Exercise goal
Pictures must not appear in the copy. Set down exactly the line with "Skoda Octavia 1.0" and each line after it through the end of the data below.

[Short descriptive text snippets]

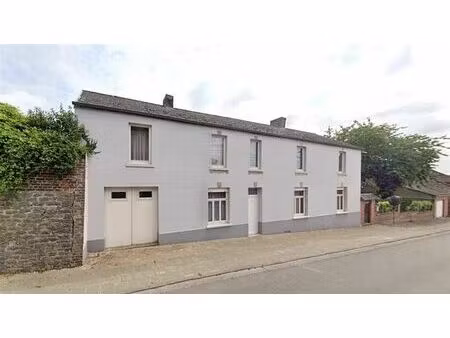 vendu ! plus de visite - grande maison d'habitation 4 chambr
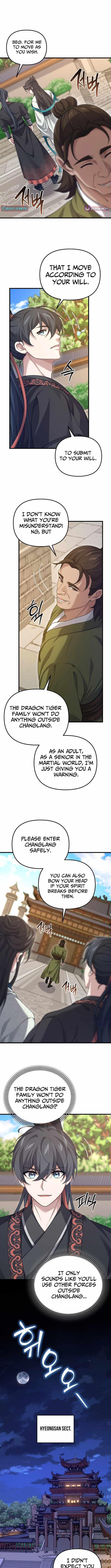 Reincarnation of the Martial God Chapter 45 - Page 12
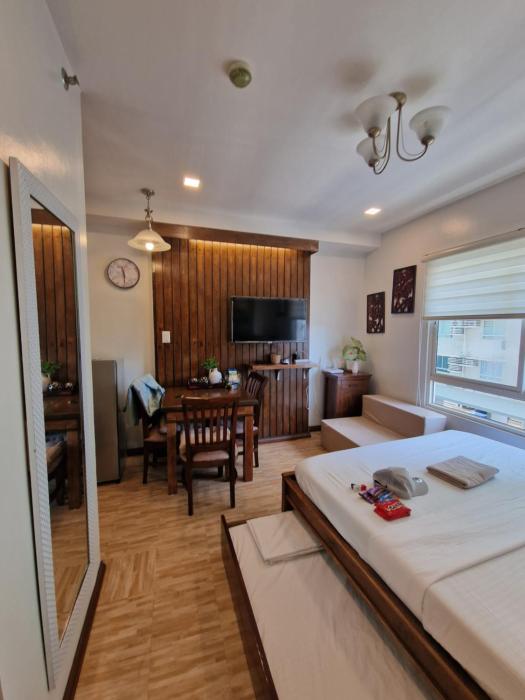 Mesa B 307 Hygienic Studio Condo Unit, Free pool pass Bacolod City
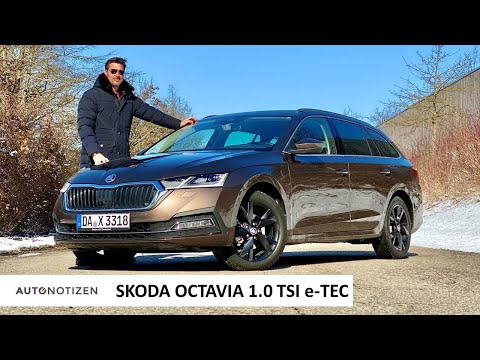 Skoda Octavia 1.0 TSI e-Tec: Reicht der Dreizylinder mit 110 PS? Review, Test, Fahrbericht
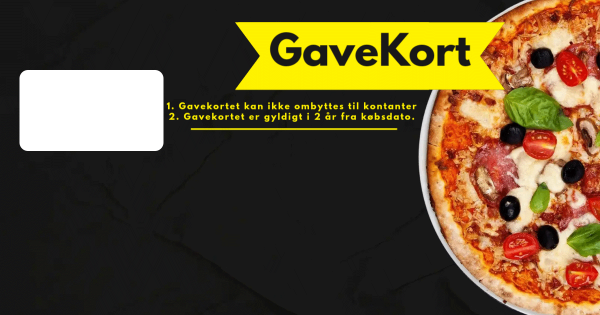 Gavekort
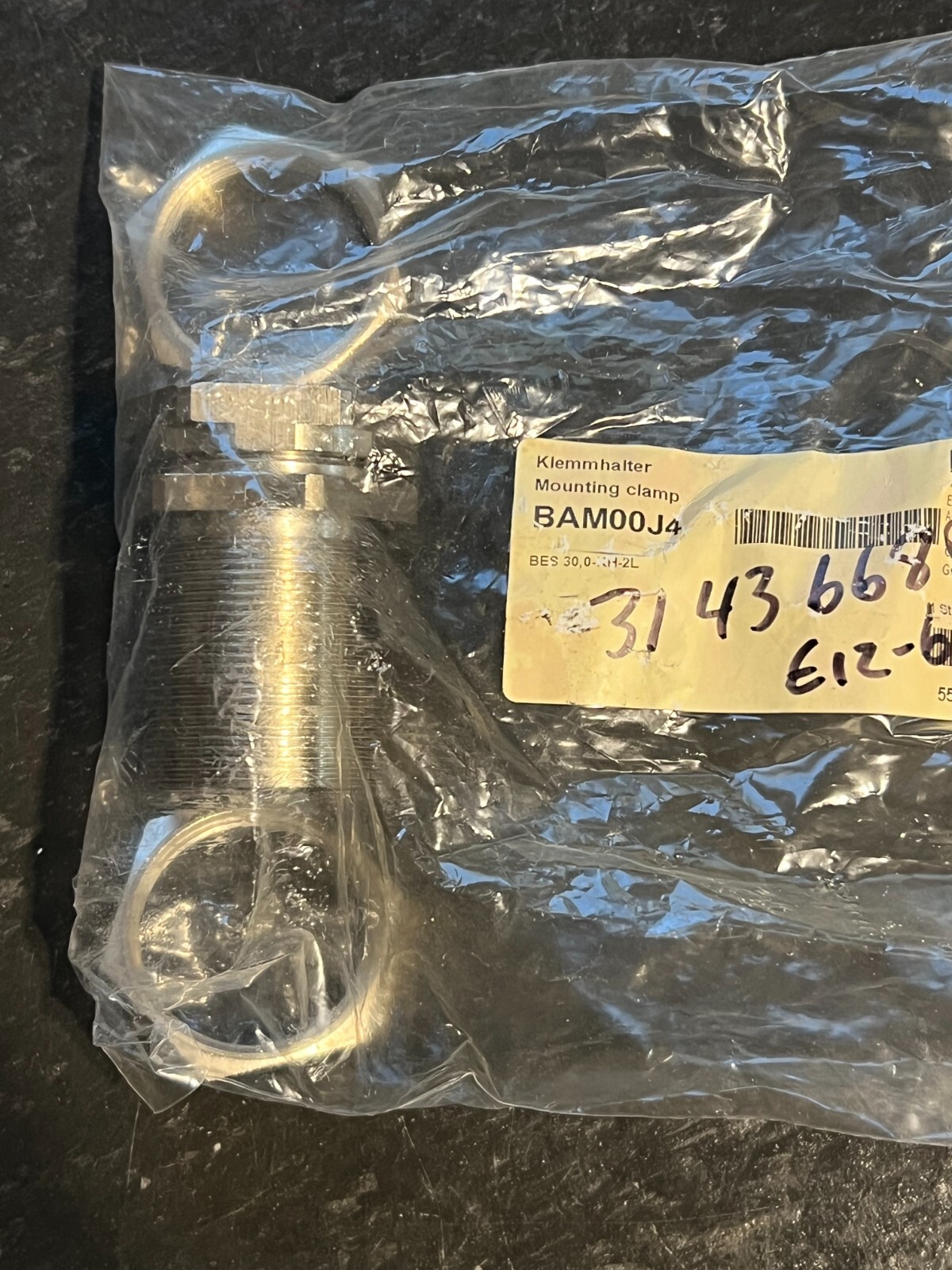 balluff bam00j4 nos poor packaging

Task result
 Skoda Octavia 1.0 TSI e-Tec: Reicht der Dreizylinder mit 110 PS? Review, Test, Fahrbericht
 Gavekort
 balluff bam00j4 nos poor packaging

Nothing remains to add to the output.